I’m going to assume that readers of this tutorial have already created an AWS account. When we login to AWS, the first thing we see is the AWS management console. AWS provides many different services, but to keep things simple, we will only use the EC2 service. For this tutorial, we will set up an EC2 instance that runs an Ubuntu Server 18.04 LTS.
After we click EC2, we are redirected to the EC2 console. Let’s launch a
new EC2 instance!
There are many Amazon Machine Images (AMIs) to choose from. Here,
I searched for Ubuntu and selected Ubuntu Server 18.04 LTS.
Next we need to choose an instance type. Here I just stick to the default
t2.micro instance because it is eligible for the AWS free tier. I am also
sticking to the default configuration details. Gradudate students like myself
can’t be picky about the type of cloud-hosting machine they use. Hopefully
when I become a data scientist, this will change.
Review to make sure we selected the image and machine that we wanted.
Now let’s launch our EC2 instance.
Before we can launch, we need to create a new key pair, or use an existing
one, for securely connecting to our machine via ssh. Here I will create a new
one called my-key. After clicking Download Key Pair, I get a
<my-key>.pem
file. You can name your key pair file however you like.
Note: My computer is running on Ubuntu, but MacOS also has the ssh command for remotely connecting to the EC2 instance. In Windows, there are more steps involved before you can remotely connect to an AWS instance. I can make a guide for Windows in the future, but for now please read the AWS guide for Connecting to your Linux instance from Windows using PuTTy. This will require installing an SSH client called PuTTy.
We have launched the EC2 instance! Now let’s check its status.
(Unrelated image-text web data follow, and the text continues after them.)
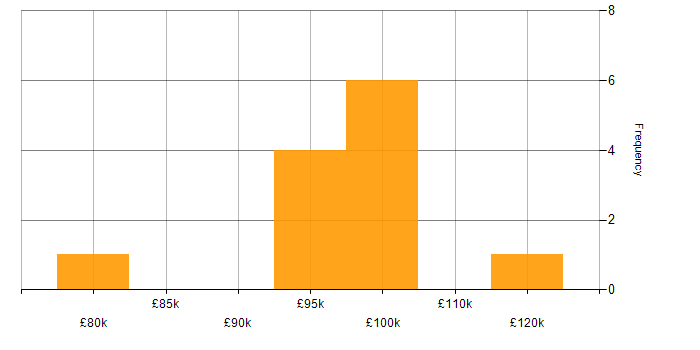 Salary histogram for TOGAF Enterprise Architect in the UK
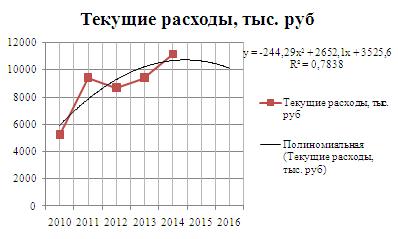 Рисунок 3 Прогнозирование текущих расходов аналитическим методом по полиномиальной функции
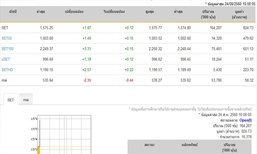 หุ้นไทยเปิดตลาดปรับตัวเพิ่มขึ้น 1.87 จุด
Here I have two EC2 instances but the one that is running is the one that
I just created. The other instance has been stopped to prevent charges from
accruing when we are not using it. Here we can find some important information
of our instance, such as its Public DNS or IPv4 address, which we will copy
in order to ssh into the instance.
Now let’s ssh into our instance. I’ve created a directory called
~/deploy-ml-to-aws and moved my my-key.pem
file from ~/Downloads
to this directory. You can call your .pem file and your working directory
whatever you want. We can ssh into our instance using the command format:
ssh -i <file_name.pem> ubuntu@<IPv4_address>.com
Here, ubuntu means we are logging in with user-level permissions instead of
root level permissions.
Oh no! We got a Permission denied (publickey)
error while trying to ssh
into the instance. Time to use Google Search and Stackoverflow.
A quick Google Search of AWS pem file Permissions denied (publickey)
gets us the following article on Stackoverflow.
I modify the permissions of my-key.pem
to 600, which means that only the
user/owner of the computer can read and write this to this .pem file, but
not execute it. Groups and others cannot do anything to the .pem file.
For an explanation of the difference between sudo apt-get update
versus
sudo apt-get upgrade
, check out this article on Stackoverflow.
We run the two commands in the order below to get system-level software that
Ubuntu 18.04 needs.
sudo apt-get update
sudo apt-get upgrade
Once the EC2 instance running Ubuntu Server 18.04 LTS has finished
upgrading, we can check its Python version. Here, it has Python 3.6.9 as
the default Python. Note that if we were using Ubuntu 16.04 LTS, the
default python
would be version 2.7.12. I am writing this as of
June 2020. The default versions of Python may change in the future.
Once we have confirmed a default version Python 3.6 or later, we can exit.
This concludes the first tutorial on the series. We have successfully created
an EC2 instance with a Ubuntu Server 18.04 LTS image. Next time we will
create a Git repository and clone it to AWS.